Mobile operator Cell C says it has successfully decommissioned 34% of its physical radio access network (RAN).
According to Cell C, it has “seamlessly” migrated its prepaid and mobile virtual network operator (MVNO) customers to roam solely on its partner network, MTN, via a virtual RAN.
In this first phase, Cell C says the focus has been on three provinces, namely the Eastern Cape, Free State and Northern Cape, which are now 100% complete.
In the next six months, it plans to decommission a further 10% of its network sites, with a focus on North West, Limpopo, Western Cape, KwaZulu-Natal and Mpumalanga.
Schalk Visser, Cell C CTO, says: “Our network strategy is to strengthen our position as a wholesale buyer and aggregator of network capacity with a quality network and become a digital services provider.”
The mobile operator states that through its expanded roaming agreement with MTN, it will have access to more than 12 500 4G/LTE-ready sites for its prepaid and MVNO customers across the country, with completion scheduled for late 2023.

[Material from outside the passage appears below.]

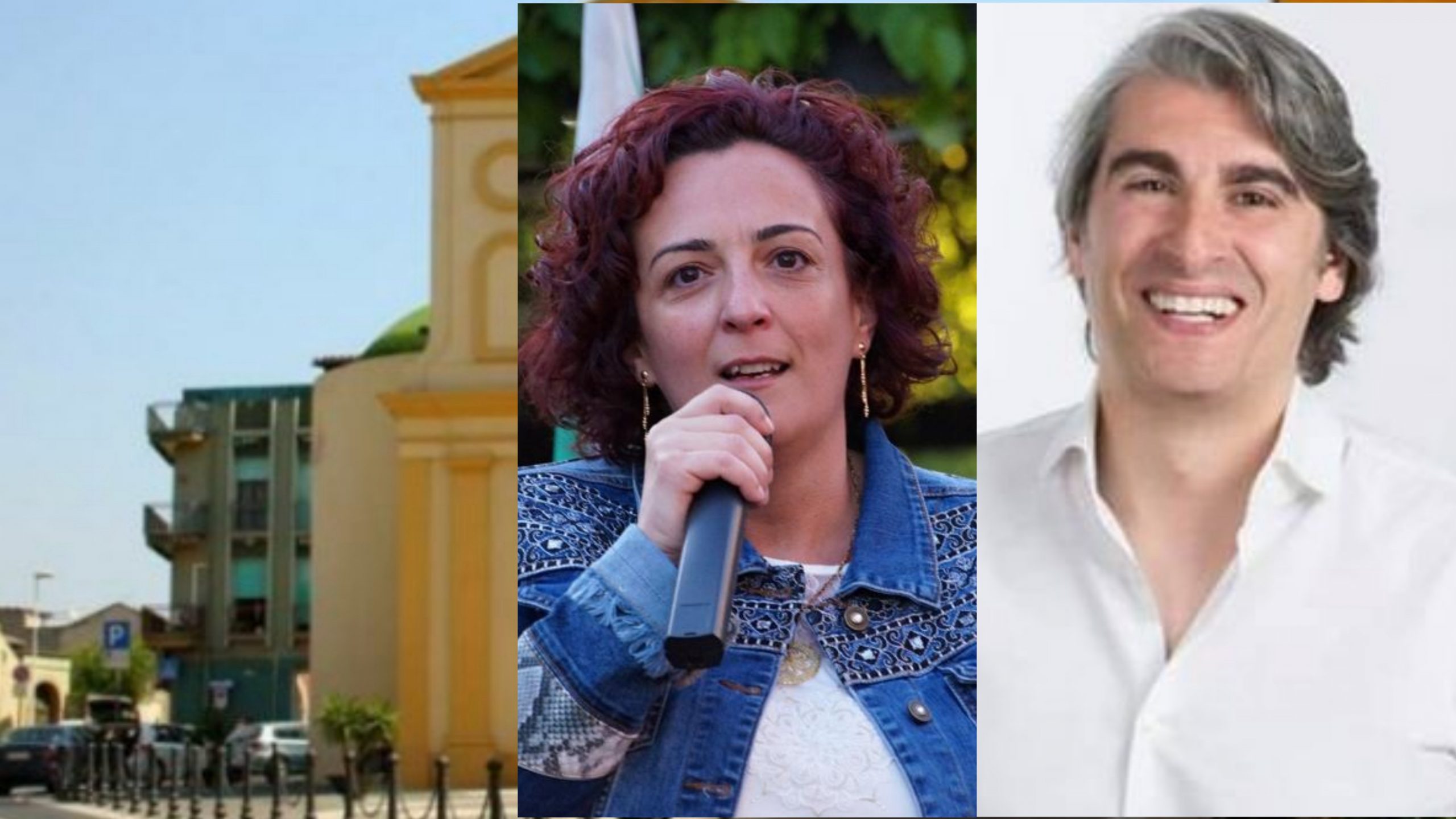 Monserrato, dati confermati: si va al ballottaggio tra Tomaso Locci e Valentina Picciau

Cell C and MTN’s initial roaming agreement from 2018 provided coverage in areas outside of the main metros. The decommissioning of sites in the provinces mentioned above means that where Cell C customers previously moved between Cell C and MTN towers, they will now only roam on MTN’s network through the virtual radio network provisioned for Cell C, which has wide network coverage.
Adds Visser: “If our strategy were to play catch up to the Vodacom and MTN networks, we would have to invest R1.5 billion per year for 18 years – conservatively estimated at R27 billion – based on the assumption that we would be able to build 400 new cellular sites per year, and assuming Vodacom and MTN did not build any new sites during this period. This investment in our network infrastructure would be impossible to maintain.”
According to the company, technology advances make it possible for network operators to avoid duplication of investment in RAN infrastructure. In this model, Cell C will decommission its physical RAN, which includes towers, base stations, antennae, radio and transmission equipment, while MTN will provision a virtual RAN.
In addition, Cell C will use its own spectrum on this virtual RAN and manage the customer experience. “As a mobile network operator, Cell C is still responsible for its spectrum licences, core network, transport network, billing system and subscriber management.
“This approach will significantly reduce network expenses and capital expenditure, allowing the newly positioned technology company to be profitable, access best-in-class infrastructure, benefit from scale, improve customer experience, focus on innovating products and services, and be able to pass on value to customers.”